PITTSBURGH (CBS) – Protecting our children is parenting job number one and a shield we expect our schools to carry on as well. However, at progressively earlier ages, social networking is also coming into their lives.
“It’s like setting your kids lose in Times Square in New York. It’s not an altogether wholesome environment, even though it’s popular,” David Hobbs said.
“What they are doing on the Internet is anything but private. They are going on there and they are talking to people and they are exposing themselves to the entire world,” Michael Heiler of the FBI Cyber Crimes Unit said.
Michael Clark is the co-founder of SafetyWeb and there’s one point he can’t emphasize enough.
“Things that cause the most harm to children are things around their reputation, their privacy, and their safety. Those are affected most by things that they post publicly or others post publicly about them,” Clark said.
SafetyWeb is a website that allows parents to track their children’s communications whether it’s by picture, Tweet, text, call or social networking.
“It’s not spying. There are a lot of things that SafetyWeb does, but there’s one thing we don’t do. We don’t cross that private boundary,” Clark said.

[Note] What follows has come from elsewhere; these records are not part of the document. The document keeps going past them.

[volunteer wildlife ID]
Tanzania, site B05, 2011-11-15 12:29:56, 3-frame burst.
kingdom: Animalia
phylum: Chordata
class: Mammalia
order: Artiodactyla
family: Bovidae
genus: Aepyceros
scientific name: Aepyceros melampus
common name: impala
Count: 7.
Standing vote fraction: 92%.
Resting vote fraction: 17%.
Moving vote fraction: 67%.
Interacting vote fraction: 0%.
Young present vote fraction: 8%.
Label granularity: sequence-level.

“I’d have a problem with it if my parents knew what I was saying to certain people, like my exact thoughts because there are some things we can all agree that are supposed to be kept in confidence,” Carlyton High School student Tim Castello said.
Privacy was a critical issue when we talked with five high school students.

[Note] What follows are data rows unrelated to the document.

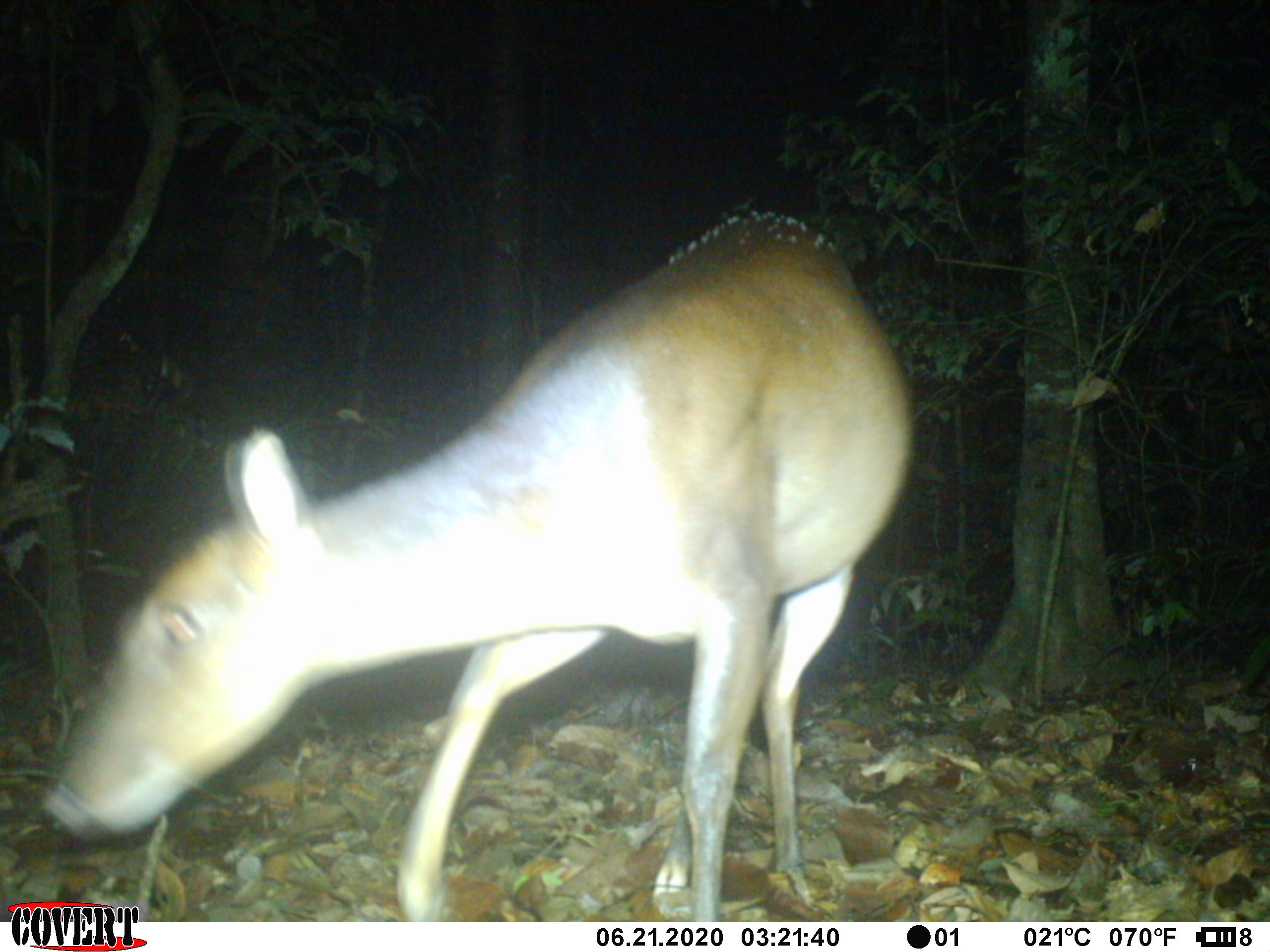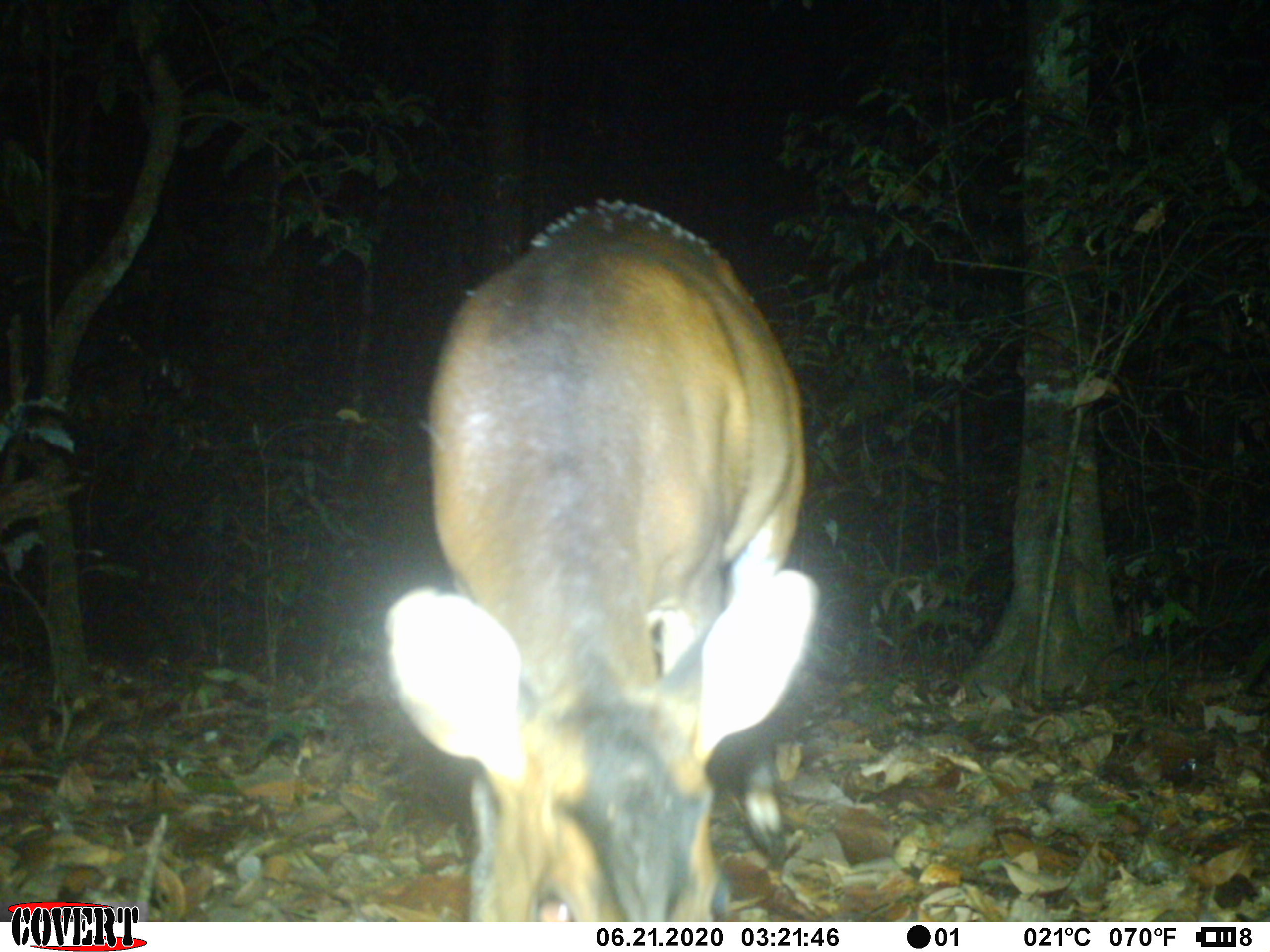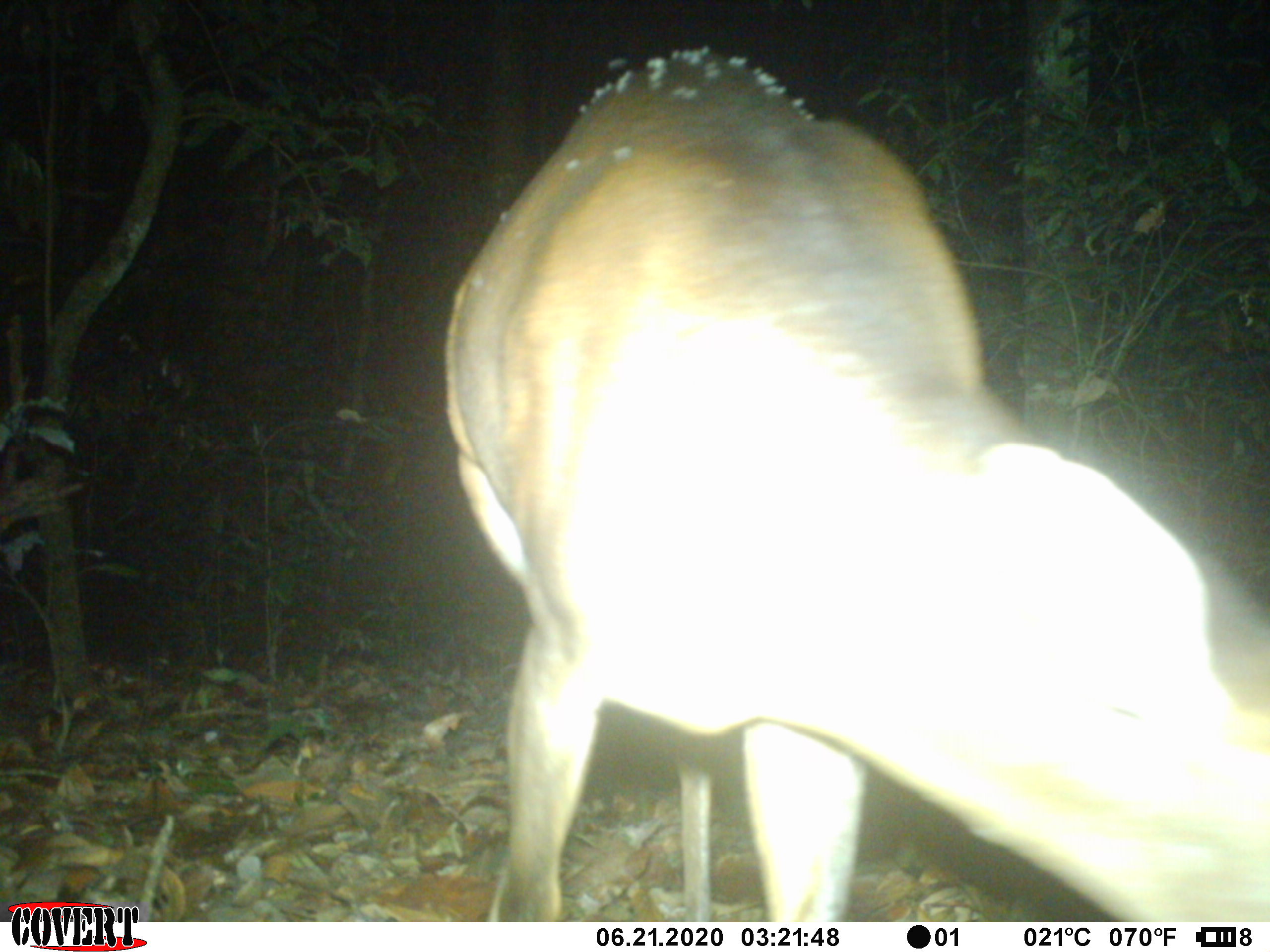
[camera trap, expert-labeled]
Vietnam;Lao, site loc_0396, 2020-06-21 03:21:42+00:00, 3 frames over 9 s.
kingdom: Animalia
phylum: Chordata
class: Mammalia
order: Artiodactyla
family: Cervidae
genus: Muntiacus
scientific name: Muntiacus vuquangensis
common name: large-antlered muntjac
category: large antlered muntjac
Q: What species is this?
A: Large antlered muntjac (large-antlered muntjac) (Muntiacus vuquangensis).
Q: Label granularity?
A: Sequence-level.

While social monitoring sites like SafetyWeb, SocialShield and others might make it appear as if they are listening in on every call and reading every text, Clark is adamant on that point.
“We monitor it for any activity that’s posted publicly,” Clark said.

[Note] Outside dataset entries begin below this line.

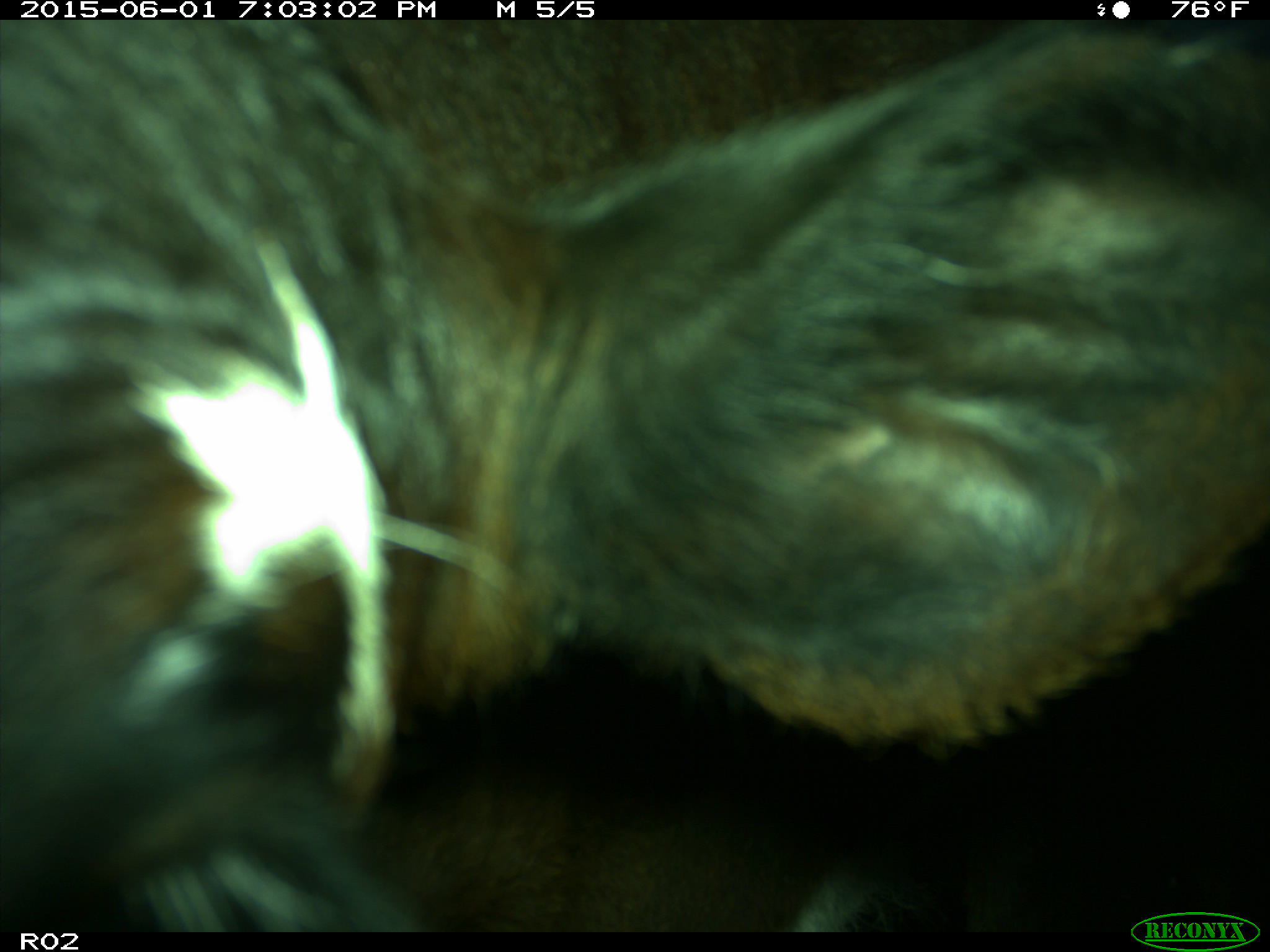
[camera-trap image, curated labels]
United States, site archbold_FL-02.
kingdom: Animalia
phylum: Chordata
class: Mammalia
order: Artiodactyla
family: Bovidae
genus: Bos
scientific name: Bos taurus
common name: domestic cow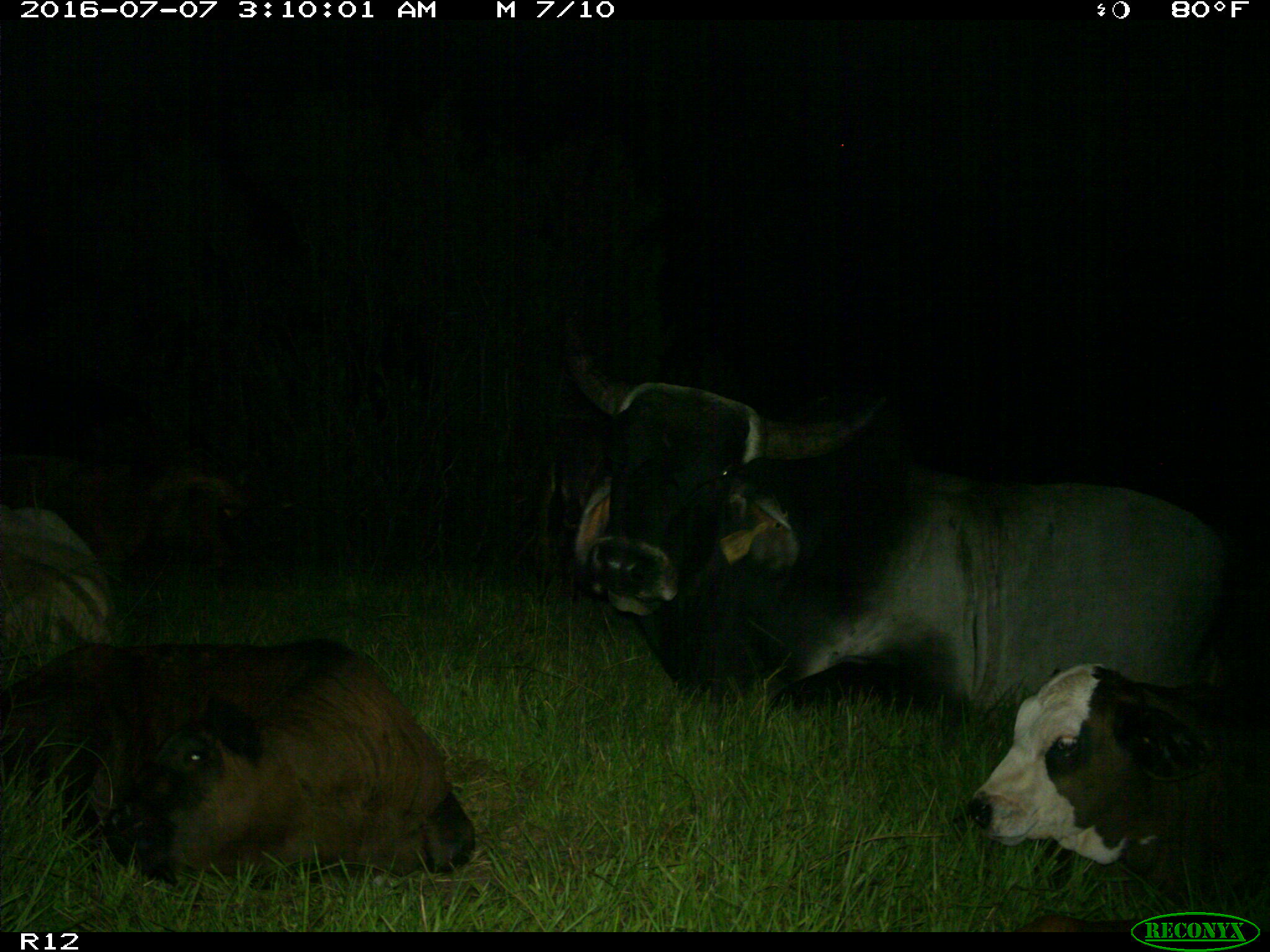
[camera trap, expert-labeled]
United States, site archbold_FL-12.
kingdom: Animalia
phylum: Chordata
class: Mammalia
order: Artiodactyla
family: Bovidae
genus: Bos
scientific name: Bos taurus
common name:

They go way beyond Facebook ,Twitter and your child’s phone number to every social network they can find.
“[Parents] get back a report of where their kids have accounts or social networking accounts,” Clark said.
They also know who they’ve been texting or talking to. Parents can set up red flags to be alerted by e-mail or text when keywords indicate depression. suicide, adult content and profanity, bullying and threats, drugs and alcohol, racism and hate, and predatory behavior.
“I like the idea of key words. If I say specific tip-off words, then they might get a message, but like they said, I don’t like the idea of them monitoring all of my texts,” Matt Walker said.
The websites charge monthly monitoring fees and if you choose to use them, you must also decide whether you are going to tell your child.